Dan hukum yang kedua, yang sama dengan itu, ialah: Kasihilah sesamamu manusia seperti dirimu sendiri. Pada kedua hukum inilah tergantung seluruh hukum Taurat dan kitab para nabi” (Matius 22:37-40). Jadi disini Yesus telah mengumpulkan semua peraturan, tata tertib, dan perintah Perjanjian Lama, kemudian mengikatnya dalam dua perintah yang ringkas yaitu mengasihi Allah dan mengasihi sesama.
Lalu, apakah yang dimaksud Yesus dengan perintah yang baru tersebut? Bukankah kedua perintah mengasihi tersebut juga diperintahkan dalam Perjanjian Lama (lihat: Ulangan 6:5; Imamat 19:18)? Jika memang itu adalah perintah baru, bagian manakah dari perintah tersebut yang telah diperbaharui oleh Kristus? Perintah “agapêseis ton plêsion sou hôs seauton” yang diterjemahkan “kasihilah sesamamu manusia seperti dirimu sendiri” (Matius 22:39) kini telah berubah menjadi “agapate allêlous kathôs êgapêsa humas” yang diterjemahkan “kamu harus mengasihi satu sama lain, seperti Aku telah mengasihi kamu” (lihat Yohanes 15:12). Inilah yang disebut Yesus sebagai perintah yang baru (Yohanes 13:34).

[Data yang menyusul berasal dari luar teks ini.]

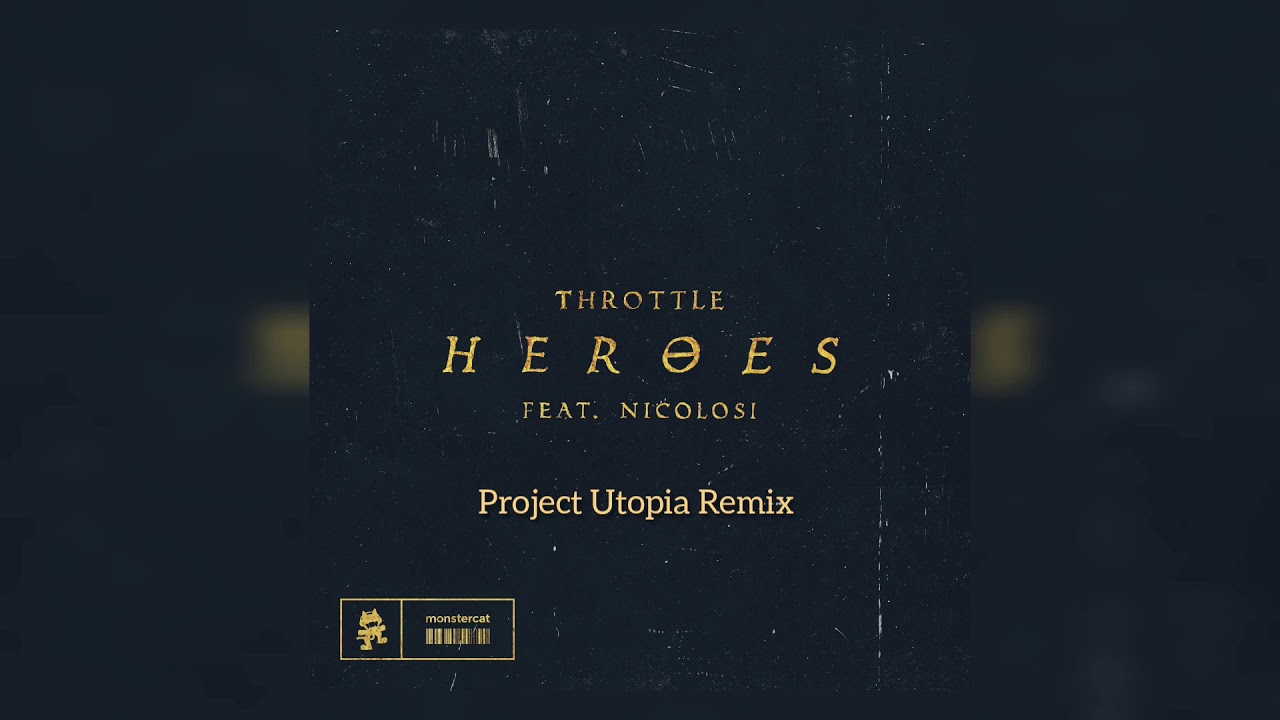 Throttle Ft. Nicolosi - Heroes (Project Utopia Remix)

Sementara tolok ukur dari perintah lama adalah diri sendiri, maka tolok untuk perintah baru ini adalah Kristus sendiri, yang telah memberikan nyawaNya bagi kita (Yohanes 15:12-14). Perintah baru ini merupakan suatu standar yang lebih tinggi bagi kita, yang oleh rasul Paulus disebut sebagai “ton nomon tou khristou” atau “hukum Kristus” (Galatia 6:2). Jadi kita diperintahkan untuk mengasihi sesama bukan lagi dengan standar seperti kita mengasihi diri sendiri, melainkan seperti Kristus telah mengasihi kita.

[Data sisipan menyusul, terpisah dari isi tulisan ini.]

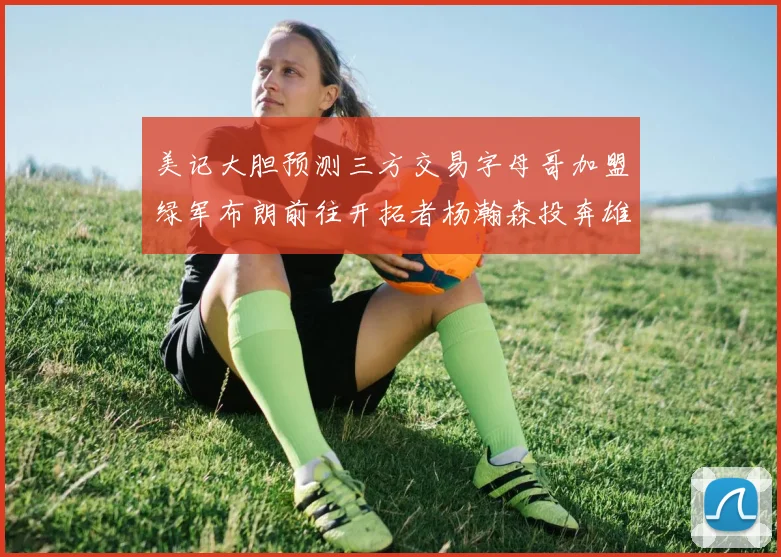 美记大胆预测三方交易字母哥加盟绿军布朗前往开拓者杨瀚森投奔雄鹿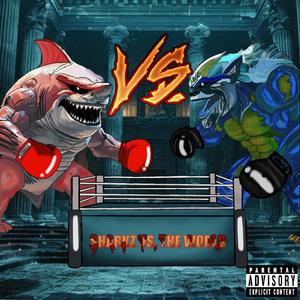 Sharkz vs The World (Explicit)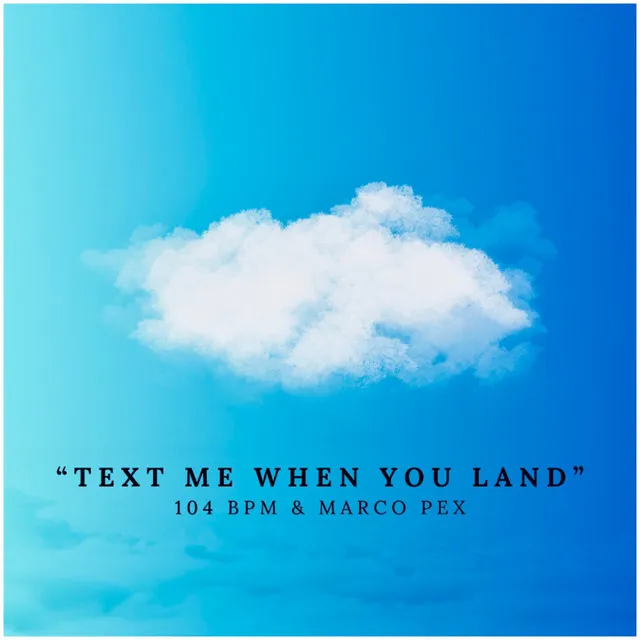 Text Me When You Land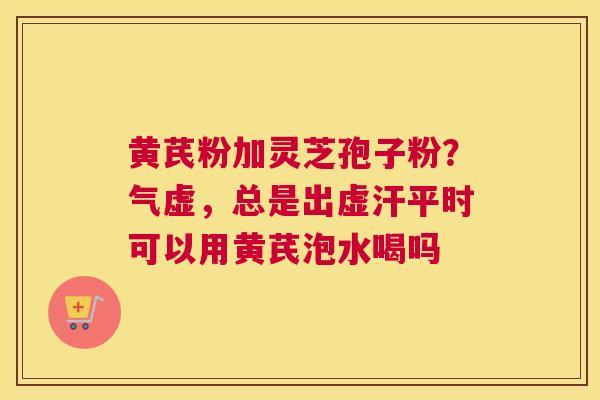 黄芪粉加灵芝孢子粉？气虚，总是出虚汗平时可以用黄芪泡水喝吗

Namun, kita tidak bisa mengasihi orang lain seperti Yesus mengasihi jika kita tidak memiliki dan mengalami kasih Yesus tersebut dalam hidup kita.
Seringkali kita diajarkan tentang bagaimana kita seharusnya mengasihi orang lain. Meskipun ini tentu saja wajar dan merupakan ciri yang paling membedakan dari seorang Kristen sejati dan yang bukan (Yohanes 13:35).

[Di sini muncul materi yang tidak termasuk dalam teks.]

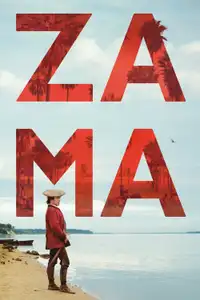 Zama (2017) - Film Streaming HD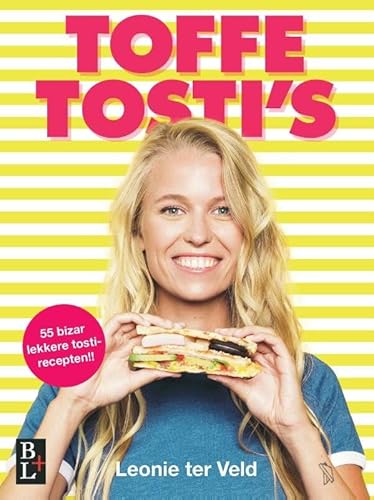 Toffe tosti's: 55 bizar lekkere tosti-recepten!! von Bertram + de Leeuw Uitgevers BV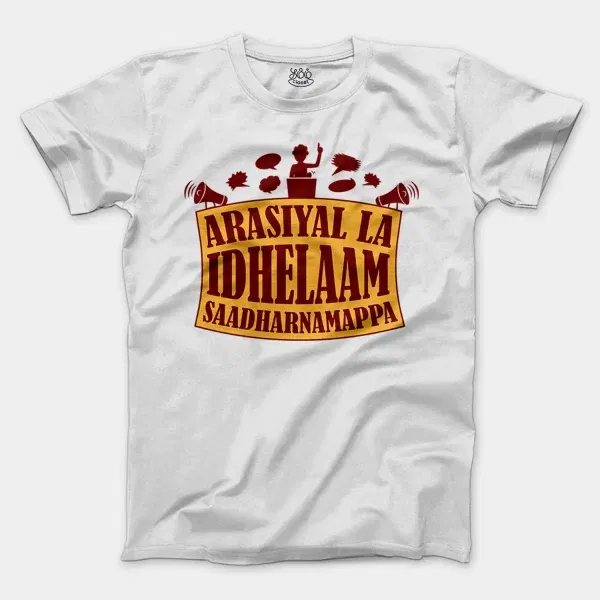 Arasiyal La Idhellam Saadharnamappa Men/Unisex T-Shirt in White Color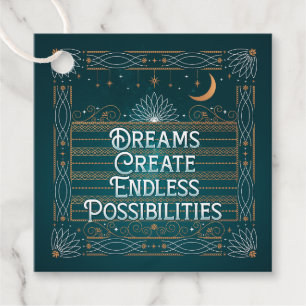 Dreams Skapar oändliga möjligheter Sq Gift-Märkre Gåvor Etiketter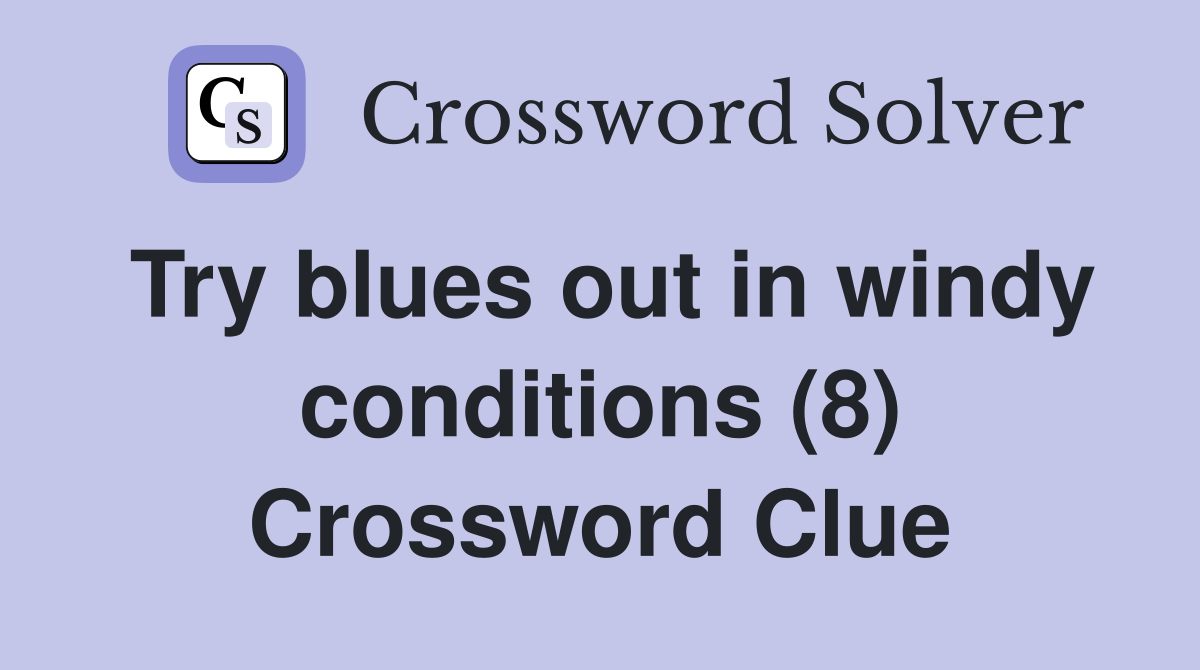 Try blues out in windy conditions (8) Crossword Clue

Tetapi, kita tidak akan pernah dapat memberikan apa yang belum kita terima. Hanya dengan menerima dan mengalami kasih Kristus barulah kita bisa mengasihi dengan kasih sejati. Ketika kita datang pada Tuhan dan percaya pada Kristus, kita disatukan dengan Dia dan diselamatkan. Ini membawa kita dalam relasi yang telah diperbaharui dengan Tuhan, dimana kita mengasihi Tuhan, mengasihi sesama dan mengasihi (bukan mementingkan) diri sendiri dalam cara yang baru. Kasih ini kita terima dalam Kristus oleh anugerah Roh Kudus yang melahirbarukan kita (Roma 5:5).
Dengan demikian tidaklah mungkin bagi kita memiliki kasih sejati diluar relasi kita dengan Kristus. Sampai kita memiliki pengertian tentang seberapa besarnya Kristus mengasihi kita, barulah kita bisa mengasihi dengan kasih sejati. Jadi, mengasihi orang lain adalah buah (bukan akar) dari kasih Allah bagi kita. Mengapa? Karena kehidupan Kristen tidak hanya sulit untuk dijalani, tetapi mustahil dijalani dengan kekuatan kita sendiri.
Dan ini paling jelas kelihatan dalam mengasihi orang lain. Jenis kasih sejati Yesus perintahkan termasuk tidak membalas kejahatan dengan kejahatan (Matius 5:39; Roma 12:17); mengampuni dan mendoakan mereka yang memusuhi kita (Lukas 10:25-37); memperhatikan mereka yang miskin, memberi makan yang lapar, memberi pakaian kepada yang telanjang, serta mengunjungi yang sakit dan dipenjara (Matius 25:31-46).
Inilah jenis kasih dalam tindakan yang menunjukkan bahwa kita mengasihi. Seperti yang dikatakan oleh Thomas A. Kempis, “whoever loves much, does much (siapakah yang mengasihi lebih, bertindak lebih)”. Jenis kasih ini mustahil secara manusia untuk kita lakukan. Kita dapat hidup seperti ini dengan berjalan dalam kasih sejati yang hanya berasal dari Allah dalam Kristus, dan hanya dengan kasih seperti itu sajalah kita akan dapat menjadi sehabat semua orang”. Amin.